Questo modo di gestire il danaro da parte della curia di Verona si riperquote nel settore asili, e anche in questo caso il comune viene chiamato a elargire finanziamenti. Ci sono genitori che vedono respinta la domanda di iscrizione dei propri figli nelle scuole materne pubbliche e protestano, giustamente. Ecco qual è la situazione nel comune di Verona: 18 scuole materne statali, 34 comunali (con 2800 bambini), 38 della Fism, cioè cattoliche (con 3000 bambini). A queste ultime il comune di Verona dà un contributo di 2 milioni di euro all'anno. Riteniamo opportuno che il comune impieghi questi soldi per ampliare l'offerta del proprio servizio. Sappiamo, purtroppo, che la chiesa cattolica ha chiesto e ottenuto l'insegnamento della religione anche nella scuola materna. I papisti ritengono che i bambini dai 3 ai 6 anni siano in grado di capire concetti metafisici, che hanno un padre a casa ed uno in cielo, che hanno una mamma che li accudisce ed una celeste e via imbrogliando. Ma almeno si spera che le scuole materne comunali siano meno inquinate di santi, madonne, angeli, diavoli, peccati, fioretti, ecc. di quelle delle suore, dove molti bambini hanno subito violenze psichiche. Il comune dovrebbe dare la precedenza ai genitori senza alternativa, cioè a coloro che nella domanda dichiarano che non vogliono avvalersi dell'insegnamento della religione cattolica e che non possono, quindi, rivolgersi alla scuole cattoliche.
Nei comuni della provincia le cose non sono in genere molto diverse. La stampa ci informa che il prof. Mosele, neoeletto presidente della provincia, sta trattando con la direzione provinciale delle suore Canossiane perché diano in affitto alcune aule per il liceo Cotta di Legnago. La provincia è anche in trattativa con i salesiani per acquistare l'istituto San Davide di Porto di Legnago. Sono due le considerazioni che ci vengono da fare:
a) se l'ex assessore Moretti, invece di preoccuparsi che ci fosse un crocifisso in ogni aula, si fosse adoperato perché ci fossero le aule, oggi la scuola pubblica non si troverebbe con l'acqua alla gola. Per un recente temporale alcune aule dell'istituto Fermi sono state allagate; da anni la dirigenza dell'istituto chiede alla provincia di sistemare il tetto;
b) la chiesa cattolica ha abbondanza di edifici, tanto da affittarli e da venderli, eppure stato, regione, provincia e comuni continuano a darle soldi per i suoi edifici e per le sue scuole.

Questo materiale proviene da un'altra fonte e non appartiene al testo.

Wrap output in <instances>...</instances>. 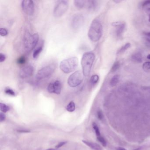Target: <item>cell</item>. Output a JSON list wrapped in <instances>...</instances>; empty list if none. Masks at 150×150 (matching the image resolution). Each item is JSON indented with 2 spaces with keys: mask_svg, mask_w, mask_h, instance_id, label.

Come si vede, poi, sono spesso gli stessi enti locali che prendono in affitto e comprano gli edifici della diocesi da essi stessi finanziati (a quel punto però, gli edifici sono diventati obsoleti, costosi nel mantenimento, non più adatti a nuove esigenze e quindi bisognosi di pesanti ristrutturazioni). Un elemento essenziale per chiudere il cerchio sono proprio gli amministratori pubblici. Nello scorso aprile avevamo consegnato una lettera all'ing. Giuseppe Nicolò, presidente dell'AGSM, perché il vescovo cattolico di Verona, lunedì 5 aprile, aveva celebrato una messa presso la sede dell'azienda in orario di lavoro. Accertammo, poi, che l'invito al vescovo non era partito dal consiglio d'amministrazione dell'AGSM, che era stato informato a cose già combinate. Adesso, veniamo a sapere che il pio ingegnere fa parte del consiglio d'amministrazione anche dell'Istituto diocesano per il sostentamento del clero (IDSC). Non è chiaro se sia stato chiamato dal sindaco a presiedere l'AGSM perché del consiglio dell'IDSC oppure se il vescovo l'abbia messo nel consiglio dell'IDSC perché presidente dell'AGSM, oppure se sia solo una coincidenza. L'IDSC ha sede a Verona in piazza Vescovado 7 ed è un ente ecclesiastico civilmente riconosciuto con decreto del ministro dell'interno. Con lettera in data 24 maggio 2001 il vescovo di Verona affidava il compito di vendere il seminario di San Massimo all'IDSC. Un fatto strano perché l'IDSC ha il compito di amministrare i soldi provenienti dall'8 per mille affidati alla diocesi. Ma nell'IDSC c'era, forse, chi aveva gli agganci giusti con le pubbliche amministrazioni. Il lavoro per le trattative di vendita del seminario fu appannaggio di un gruppo ristretto dell'IDSC, formato da presidente, vicepresidente e ingegner Nicolò. L'ing. Nicolò è anche membro del Consiglio economico del seminario.

 

Il seminario vescovile e Centro unitario missionario di via mons. Bacilieri (loc. San. Massimo).

        

Invece di occuparsi di fornire servizi a tutti i cittadini, ecco come alcuni comuni impiegano i soldi dei contribuenti.
Nell'agosto del 2002 il Comune di Isola Rizza aveva deliberato il finanziamento di 14.480 euro (80% della spesa prevista) per l'impianto di illuminazione del centro sportivo parrocchiale, gestito dall'associazione Noi, già Anspi. Nelle settimane scorse il Comune ha deciso di erogare ulteriori 3.620 euro, sobbarcandosi, così, l'intera spesa dell'operazione.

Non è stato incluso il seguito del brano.